In Defense of Pen & Paper: A freewrite in which I complain about technology

Sometimes when I don’t know what to write about, or when what I have planned to write about seems entirely uninteresting, I grab my fountain pen and yellow legal pad and start writing.

I like the juxtaposition of the two. The legal pad frees me to write openly, on a whim. I’m just throwing down thoughts and ideas on a cheap notepad. But I’m using a fancy fountain pen, so automatically what I’m writing has a particular weight behind it. There’s a measure of class, sophistication, a certain authority that accompanies words written with a fountain pen.

So I sit down and start writing my self-assured drivel on a yellow legal pad. The idea is to spark some specific direction. I hope that, if I keep writing, eventually I will stumble upon a spark of insight worthy of my time (and yours). A golden nugget of truth that may carry some deeper resonance within the soul of humanity. Some scrap of content that isn’t pure shit.

And there’s something about writing by hand that helps me. I strip away all the barriers and distractions when I choose longhand. It’s just me, my pen, and the paper. It’s pure. It’s elemental. It’s romantic. It’s an essential creation in it’s most basic form.

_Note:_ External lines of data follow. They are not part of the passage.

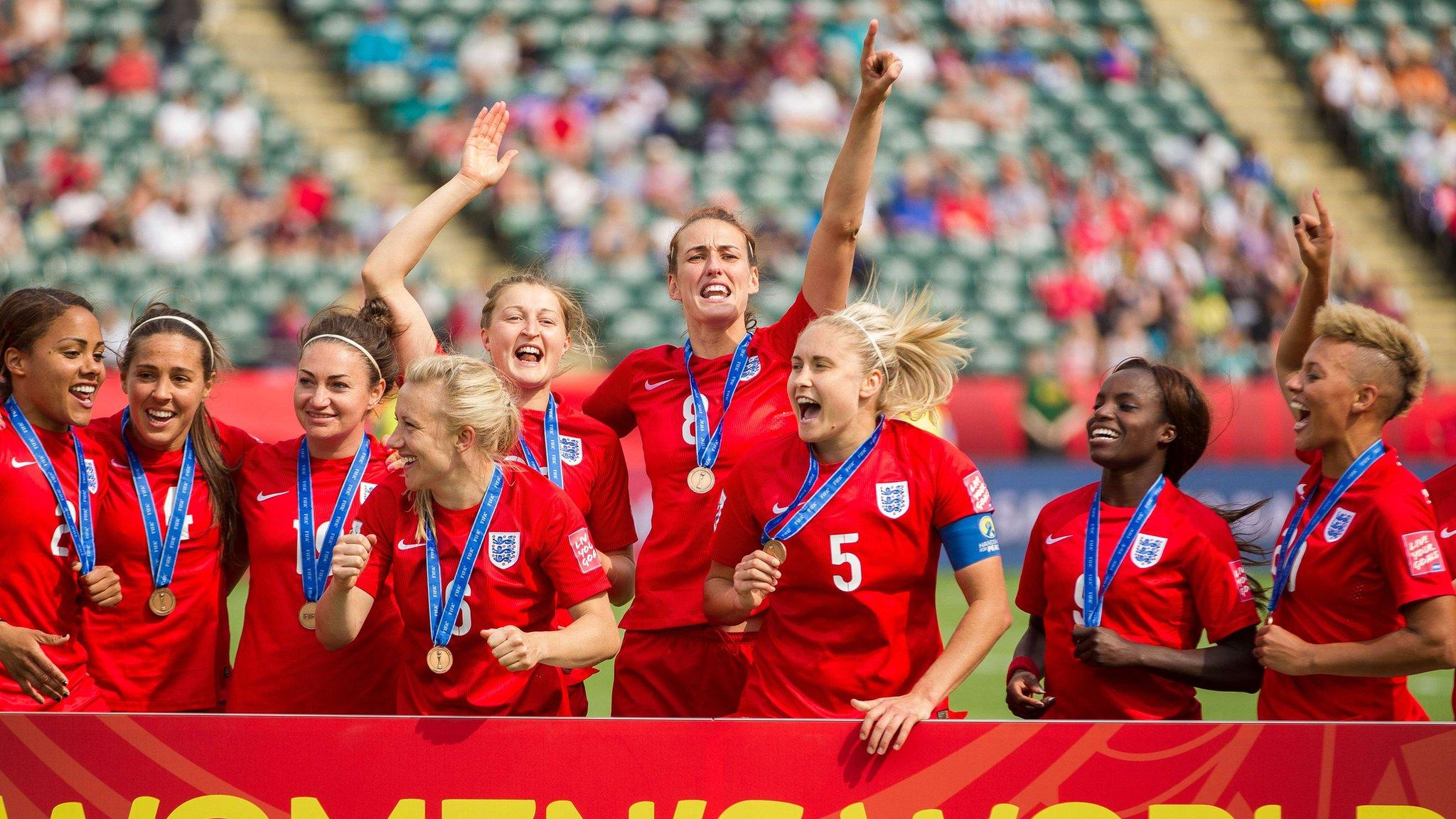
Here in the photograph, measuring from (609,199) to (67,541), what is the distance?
36.2 feet

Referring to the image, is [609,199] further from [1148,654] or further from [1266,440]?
[1148,654]

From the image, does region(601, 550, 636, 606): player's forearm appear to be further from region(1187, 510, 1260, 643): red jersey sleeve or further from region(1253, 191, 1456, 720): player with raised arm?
region(1253, 191, 1456, 720): player with raised arm

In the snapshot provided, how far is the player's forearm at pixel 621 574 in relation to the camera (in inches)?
163

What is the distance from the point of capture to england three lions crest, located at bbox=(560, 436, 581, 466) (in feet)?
13.9

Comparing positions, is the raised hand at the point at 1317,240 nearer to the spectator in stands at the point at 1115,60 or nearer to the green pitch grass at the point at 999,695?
the green pitch grass at the point at 999,695

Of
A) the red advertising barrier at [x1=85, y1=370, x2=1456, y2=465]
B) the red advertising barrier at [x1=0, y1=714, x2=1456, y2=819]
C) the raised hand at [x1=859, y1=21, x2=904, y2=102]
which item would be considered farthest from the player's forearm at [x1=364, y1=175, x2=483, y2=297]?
the red advertising barrier at [x1=85, y1=370, x2=1456, y2=465]

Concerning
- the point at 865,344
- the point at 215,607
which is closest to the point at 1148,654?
the point at 865,344

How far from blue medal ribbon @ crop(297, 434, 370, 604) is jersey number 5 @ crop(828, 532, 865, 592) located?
4.48 feet

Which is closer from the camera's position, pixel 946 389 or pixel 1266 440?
pixel 946 389

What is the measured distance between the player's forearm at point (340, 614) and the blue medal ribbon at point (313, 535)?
1.04 feet

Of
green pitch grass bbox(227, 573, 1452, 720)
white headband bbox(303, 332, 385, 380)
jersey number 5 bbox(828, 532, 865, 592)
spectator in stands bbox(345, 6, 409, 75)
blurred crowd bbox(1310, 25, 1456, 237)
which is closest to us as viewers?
jersey number 5 bbox(828, 532, 865, 592)

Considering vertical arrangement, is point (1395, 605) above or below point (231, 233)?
below

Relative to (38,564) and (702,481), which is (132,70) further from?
(702,481)

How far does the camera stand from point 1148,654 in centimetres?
367
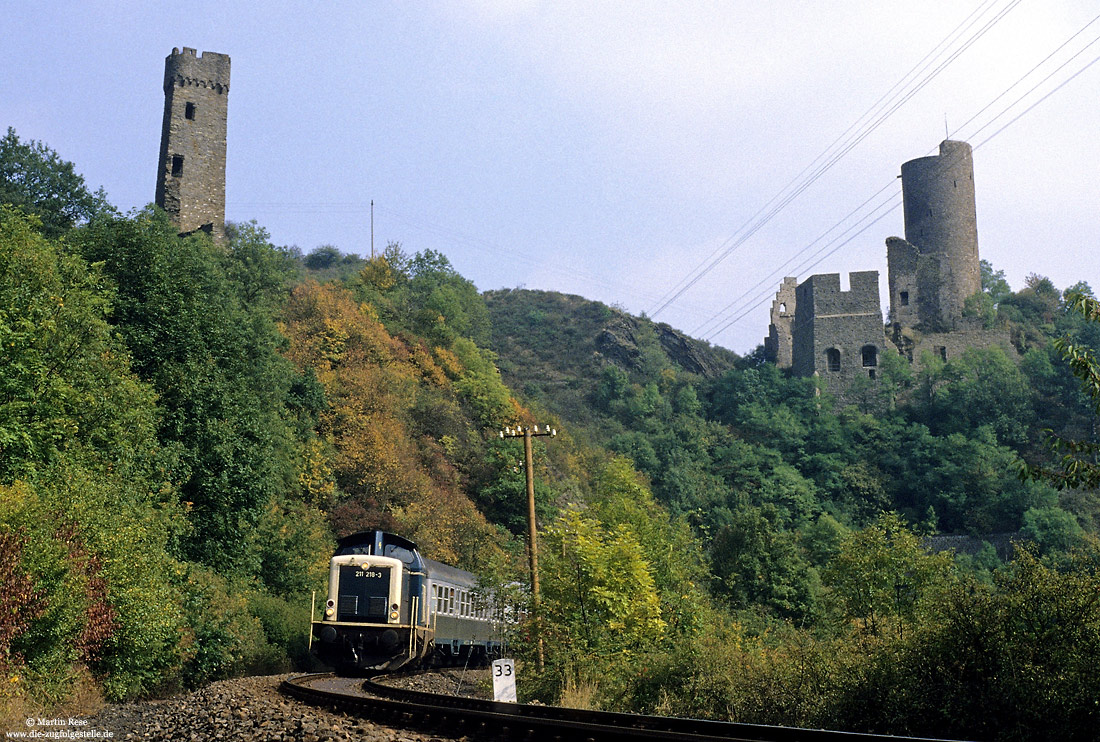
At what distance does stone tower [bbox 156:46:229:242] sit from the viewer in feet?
190

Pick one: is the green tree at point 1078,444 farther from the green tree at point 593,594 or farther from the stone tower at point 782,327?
the stone tower at point 782,327

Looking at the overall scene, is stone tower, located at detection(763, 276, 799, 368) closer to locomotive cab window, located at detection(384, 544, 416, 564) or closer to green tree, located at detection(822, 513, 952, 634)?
green tree, located at detection(822, 513, 952, 634)

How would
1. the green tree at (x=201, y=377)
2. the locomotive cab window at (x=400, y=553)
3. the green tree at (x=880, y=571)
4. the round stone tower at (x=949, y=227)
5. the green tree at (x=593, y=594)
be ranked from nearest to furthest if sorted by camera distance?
the green tree at (x=593, y=594) → the locomotive cab window at (x=400, y=553) → the green tree at (x=201, y=377) → the green tree at (x=880, y=571) → the round stone tower at (x=949, y=227)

Technology is good and all, but sometimes it can get in the way. Technology assumes speed and volume. It implies that I want to create a lot quickly. Technology enables me to do more, say more, think more, be more, all in a compressed, efficient amount of time.

But do I want all of that more, I wonder? Maybe. But perhaps all of the MORE only leads me to the assumption that anything less is not enough.

I don’t know about you, but I am easily exhausted. The continual drive to meet the need of technology’s invitation is tiring. Not to mention stressful. Speed isn’t the only thing technology ramps up; it also amplifies competition and comparison.

When I’m trying to create something; or even just trying to live my life (which is inevitably a creative act), the last thing I need is someone or something else with which to compare myself. After all, when I’m comparing my work (or my self) to that of another, all I’m really doing is assessing myself based on unrealistic expectations.

So I need my fountain pen and yellow legal pad. There’s no judgment here. The only comparison to make is one ink color over another (I’m currently using a lovely shade of blue); which size notepad that is best (11in, college-ruled).

I’m not anti-technology; really, I’m not. I’m anti-speed. I’m anti-comparison. If I can’t be content with what I can create at the speed of ink on paper, then the fact of the matter is whether or not I performed quickly, efficiently, or effectively enough is the least of my worries.

No, I need my pen and paper to help me remember that what I’m writing, what I’m doing right here and now, is enough. It is entirely right.